> [Task goal]
Copy out exactly the lines from the one with "Villa Nova Hana" through the last line of the listing below, both included, but none of the pictures.

---- Data provided

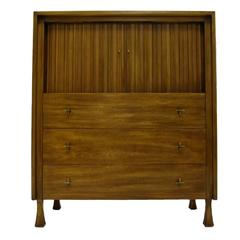 Excellent Tall Mahogany John Widdicomb Gentleman's Chest with Tambour Doors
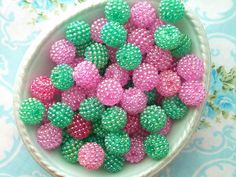 Vintage Pink and Green Berry Beads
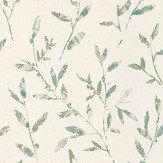 Villa Nova Hana Trail Eden Wallpaper - Product code: W546/03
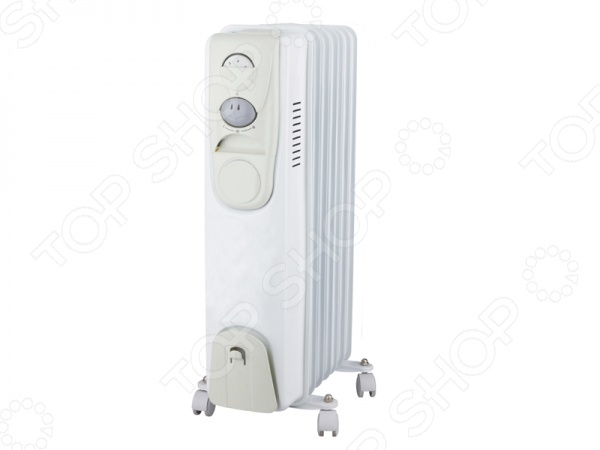 Радиатор масляный Oasis BS-10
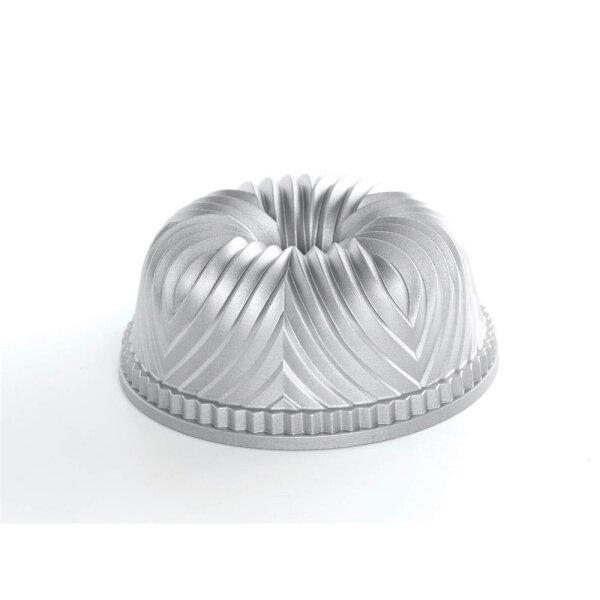 Nordic Ware - Bavaria Bundt Pan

--------

> [Solution to this problem]
 Villa Nova Hana Trail Eden Wallpaper - Product code: W546/03
 Радиатор масляный Oasis BS-10
 Nordic Ware - Bavaria Bundt Pan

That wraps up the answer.